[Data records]
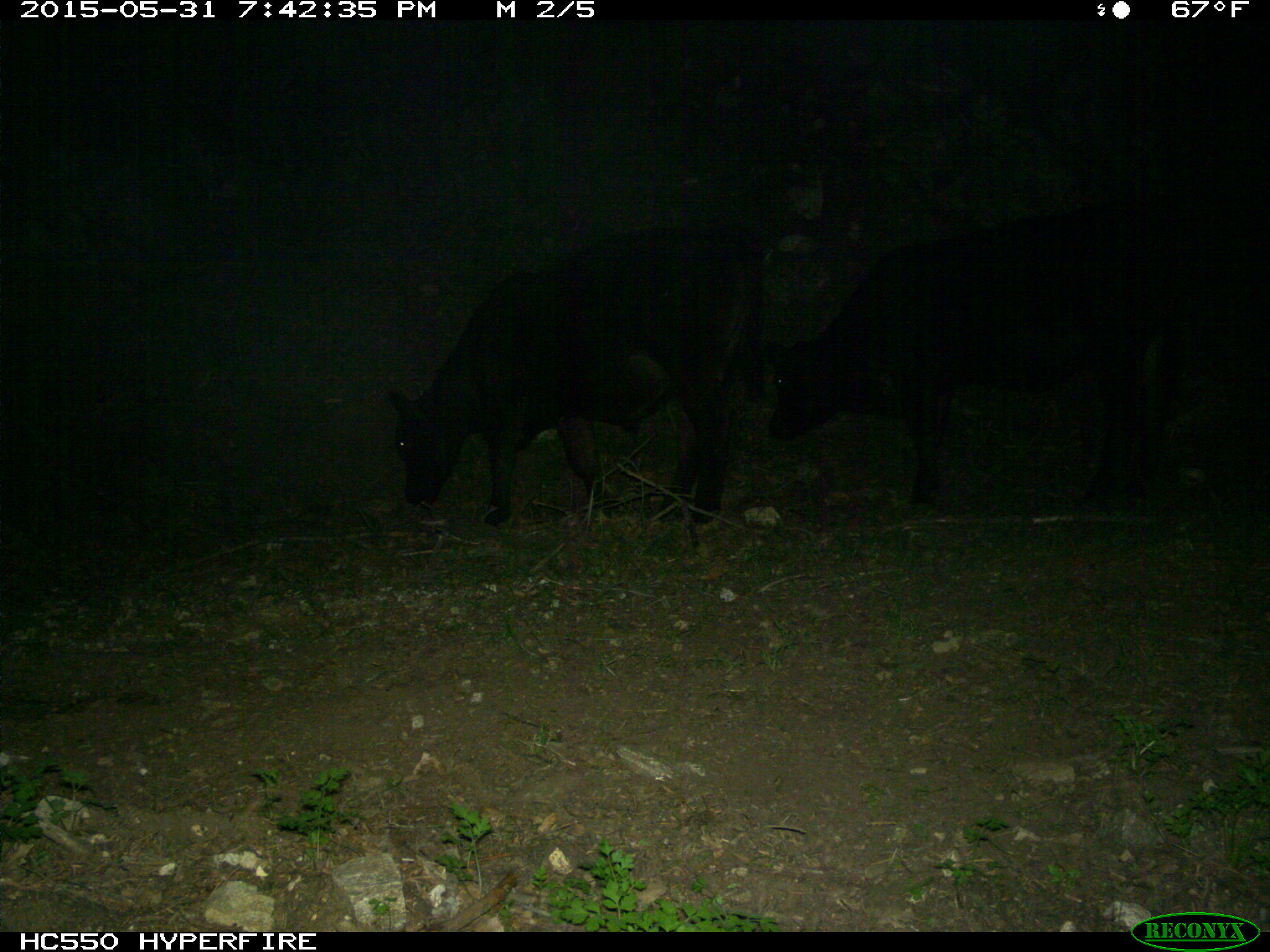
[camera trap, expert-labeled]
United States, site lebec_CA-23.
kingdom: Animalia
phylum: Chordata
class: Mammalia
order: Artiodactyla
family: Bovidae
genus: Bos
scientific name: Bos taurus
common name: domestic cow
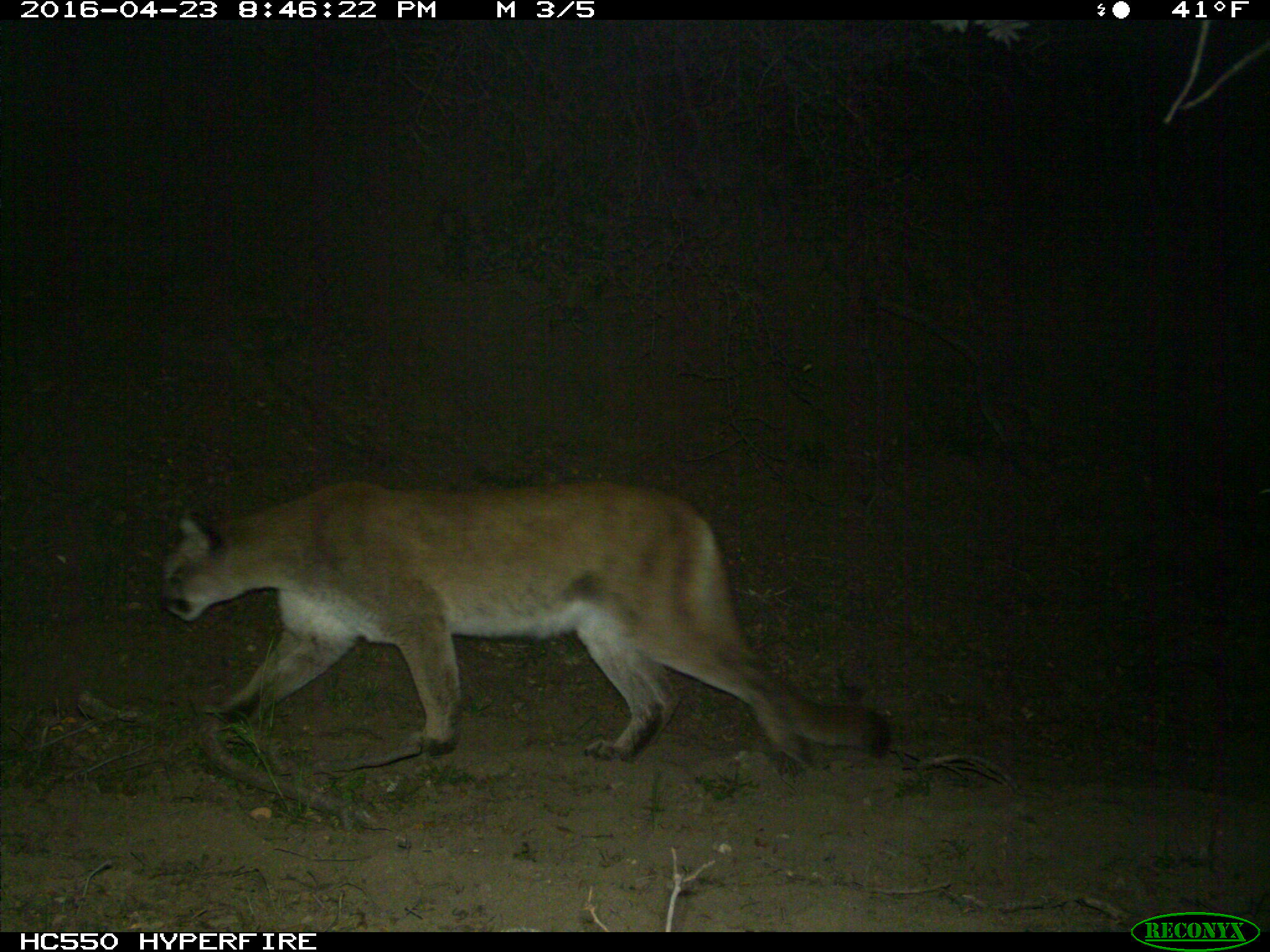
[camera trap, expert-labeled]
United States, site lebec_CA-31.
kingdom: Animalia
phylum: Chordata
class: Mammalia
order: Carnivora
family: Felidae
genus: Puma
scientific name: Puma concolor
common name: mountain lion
...
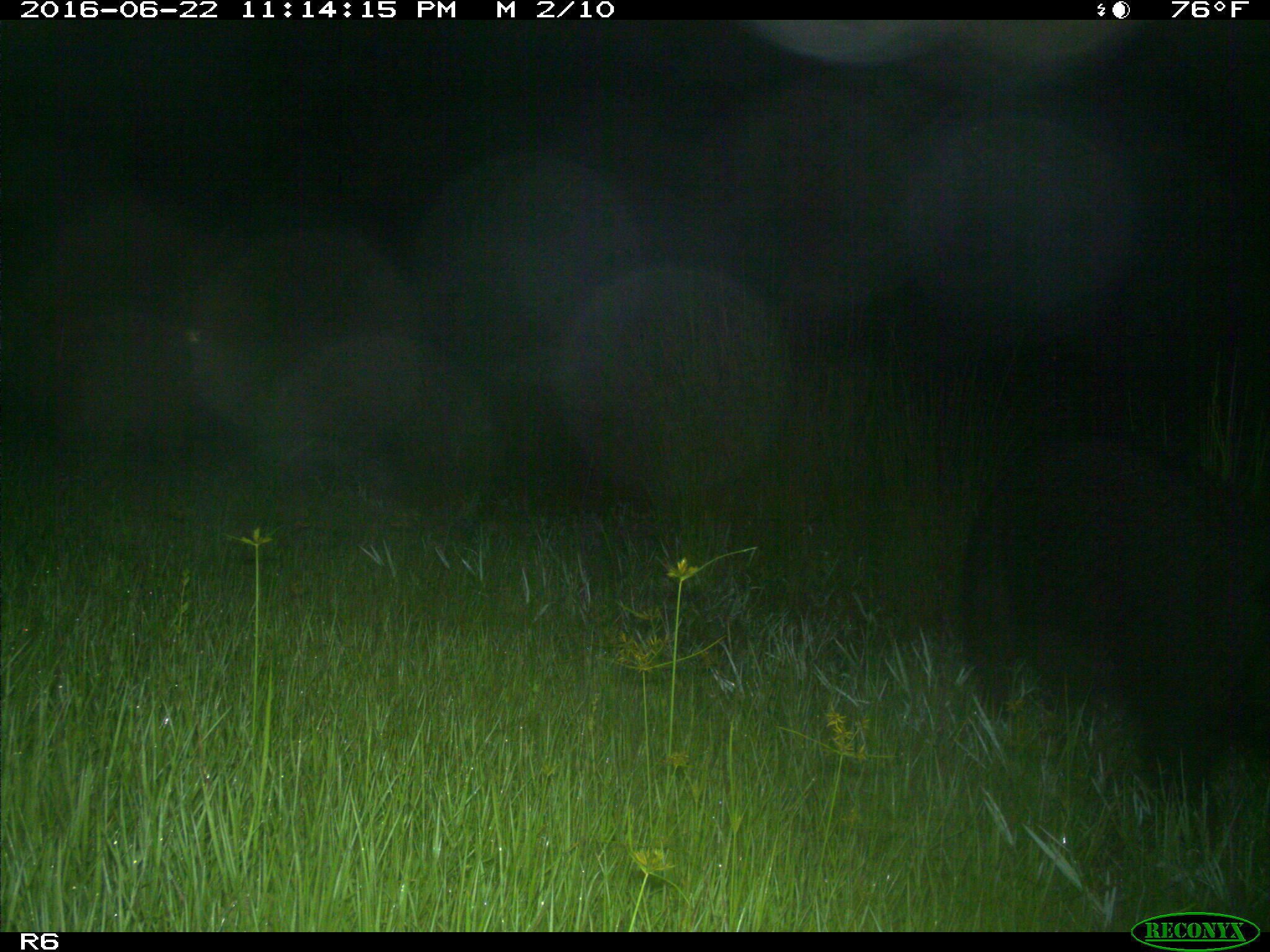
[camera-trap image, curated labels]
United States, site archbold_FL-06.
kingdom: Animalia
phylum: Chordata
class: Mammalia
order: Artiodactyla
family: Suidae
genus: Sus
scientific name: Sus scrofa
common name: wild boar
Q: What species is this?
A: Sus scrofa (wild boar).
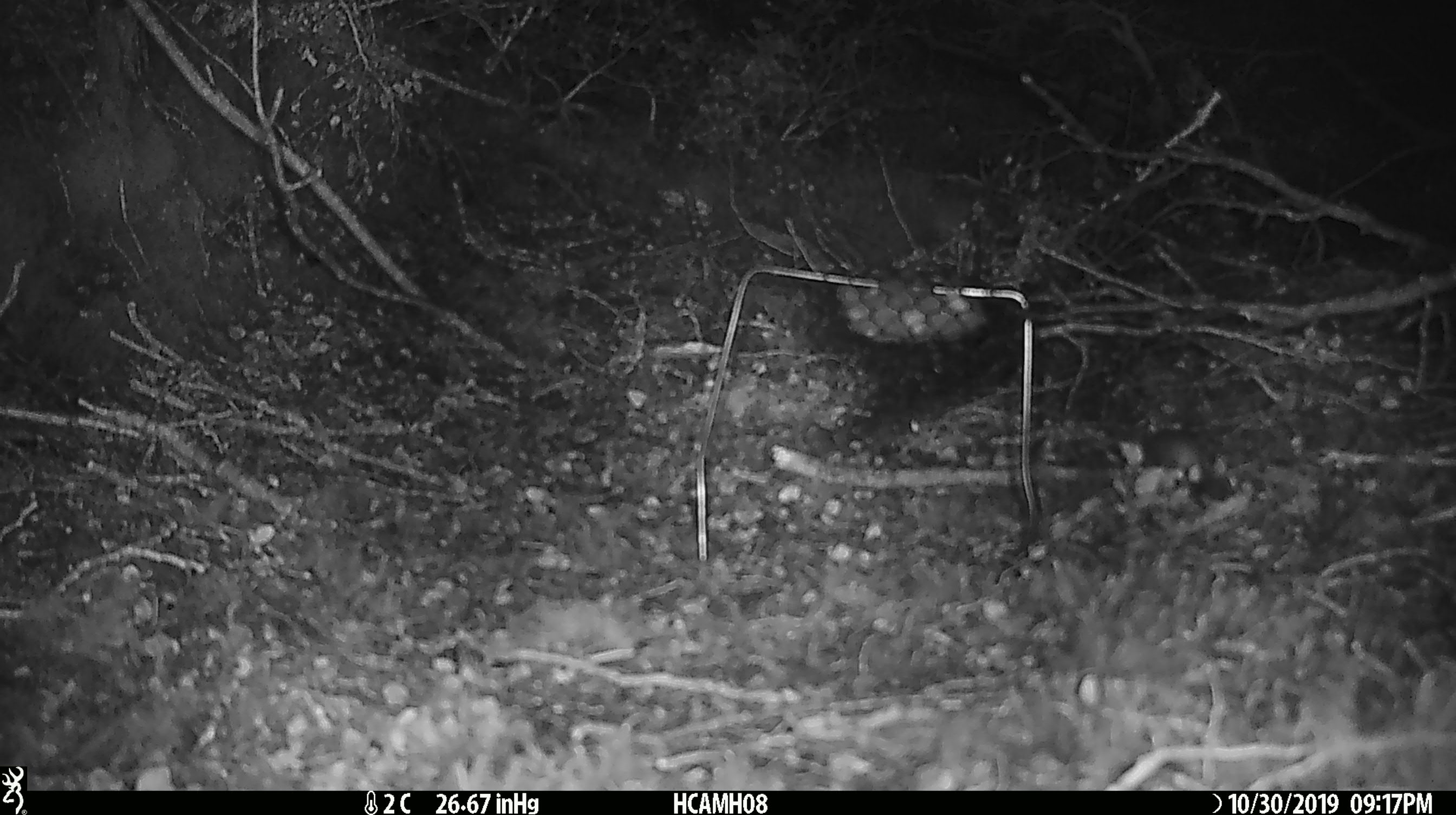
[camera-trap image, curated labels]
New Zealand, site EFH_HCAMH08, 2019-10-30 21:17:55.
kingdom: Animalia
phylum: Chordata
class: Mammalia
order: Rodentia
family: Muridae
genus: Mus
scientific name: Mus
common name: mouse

* How to complete this task *
Take each line above that holds the string "name" and copy it.

* Your response *
scientific name: Bos taurus
common name: domestic cow
scientific name: Puma concolor
common name: mountain lion
scientific name: Sus scrofa
common name: wild boar
scientific name: Mus
common name: mouse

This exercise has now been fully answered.